Australian legal firm Minter Ellison predicts that lifting the ban on Australian uranium exports could present significant opportunities for mining companies in Australia, as Indian and other foreign state-owned enterprises look for uranium exploration opportunities in that country. Mineweb quotes the firm's Energy and Resources partner Andrew Thompson:
"This reversal comes as welcome news to Australian mining companies that are currently restricted by the policy. It will see an increase in uranium export markets, as well as opportunities for foreign direct investment and increased capital for Australian uranium projects.
"Australian uranium explorers and producers would benefit from India's increasing use of nuclear energy, which is expected to grow from 3% to 40% of total domestic electricity consumption by 2050."
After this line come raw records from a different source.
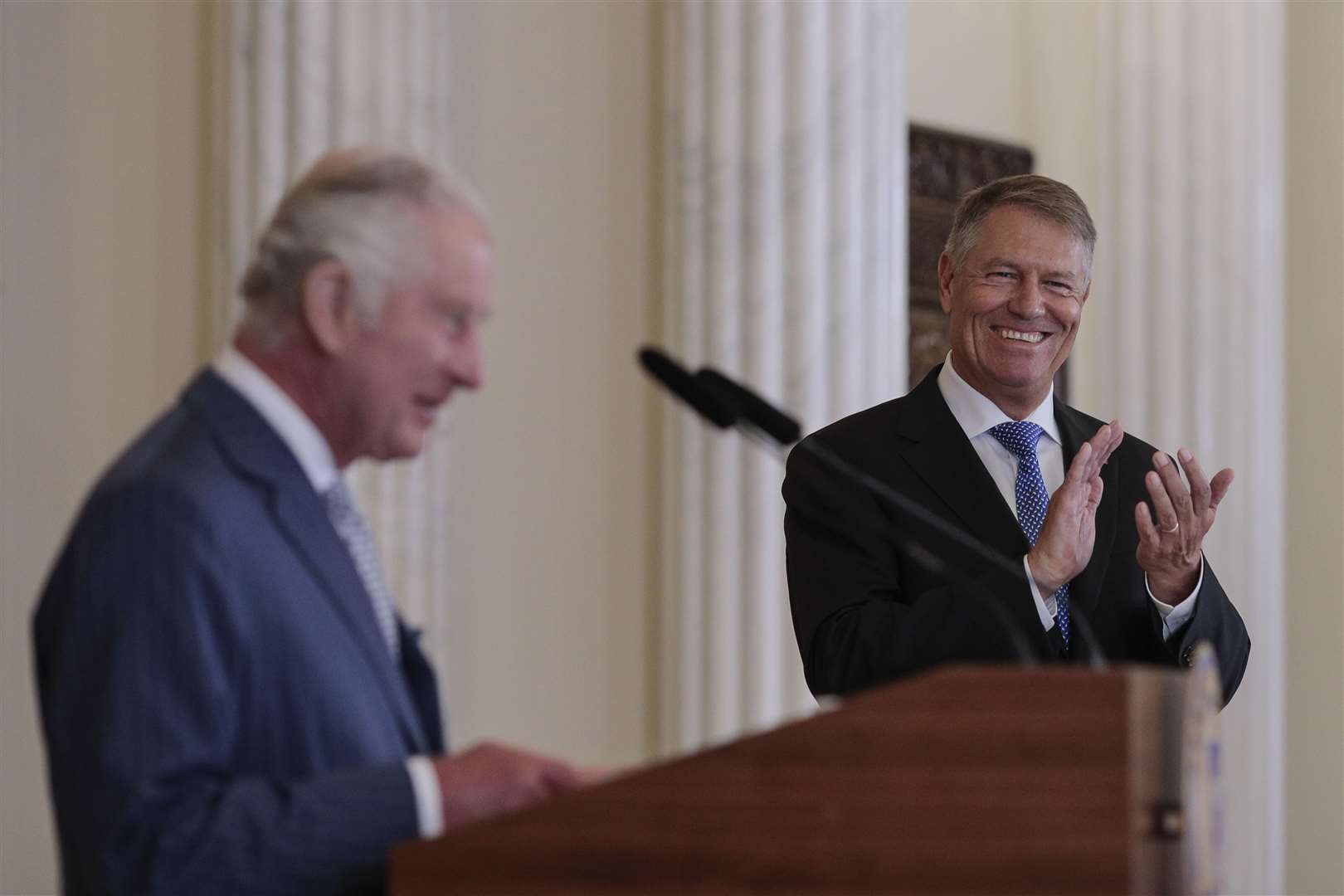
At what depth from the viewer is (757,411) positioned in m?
2.38

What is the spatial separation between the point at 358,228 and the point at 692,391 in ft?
1.52

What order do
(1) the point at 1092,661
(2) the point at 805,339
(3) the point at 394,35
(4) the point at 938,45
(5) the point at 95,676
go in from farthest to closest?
(4) the point at 938,45
(2) the point at 805,339
(3) the point at 394,35
(1) the point at 1092,661
(5) the point at 95,676

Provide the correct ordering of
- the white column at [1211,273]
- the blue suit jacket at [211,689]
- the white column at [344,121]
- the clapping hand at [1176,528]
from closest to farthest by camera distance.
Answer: the blue suit jacket at [211,689] < the clapping hand at [1176,528] < the white column at [344,121] < the white column at [1211,273]

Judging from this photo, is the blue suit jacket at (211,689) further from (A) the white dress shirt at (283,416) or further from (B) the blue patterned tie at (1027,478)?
(B) the blue patterned tie at (1027,478)

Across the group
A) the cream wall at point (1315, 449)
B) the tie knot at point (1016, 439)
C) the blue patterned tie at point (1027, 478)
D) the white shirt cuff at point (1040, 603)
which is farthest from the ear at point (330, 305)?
the cream wall at point (1315, 449)

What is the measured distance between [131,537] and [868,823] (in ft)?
2.78

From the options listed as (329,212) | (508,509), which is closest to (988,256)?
(329,212)

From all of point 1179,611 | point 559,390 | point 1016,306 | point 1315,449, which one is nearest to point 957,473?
point 1016,306

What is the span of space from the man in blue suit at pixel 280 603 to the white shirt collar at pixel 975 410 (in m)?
1.58

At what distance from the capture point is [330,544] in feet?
7.36

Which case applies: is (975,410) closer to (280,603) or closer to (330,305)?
(330,305)

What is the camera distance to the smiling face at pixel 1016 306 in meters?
3.65

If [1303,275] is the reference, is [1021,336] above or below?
below

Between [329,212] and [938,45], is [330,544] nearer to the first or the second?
[329,212]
Australian PM Julia Gillard announced earlier this week she will push for the Australian Labor Party (ALP) to dump its ban on uranium sales to India, at its national conference next month.
The party's policy currently prevents export of uranium to countries that have not signed the Nuclear Non-Proliferation Treaty, which includes India, North Korea, Taiwan, Israel and Pakistan. The treaty is meant to prevent the proliferation of nuclear weapons.
One of the biggest beneficiaries of the ban lift would be BHP Billiton, which has announced a $30-billion expansion of its huge Olympic Dam uranium/copper/silver project. News.com.au reported on Fortescue Metals CEO Neville Power suggesting a link between the ban lift and the still-pending Mineral Resources Rent Tax.
Uranium mining is prohibited in Victoria and New South Wales, while in Queensland, exploration is permitted but extraction is illegal. South Australia and the Northern Territory are the only regions to permit uranium mining, and it was recently legalized in Western Australia.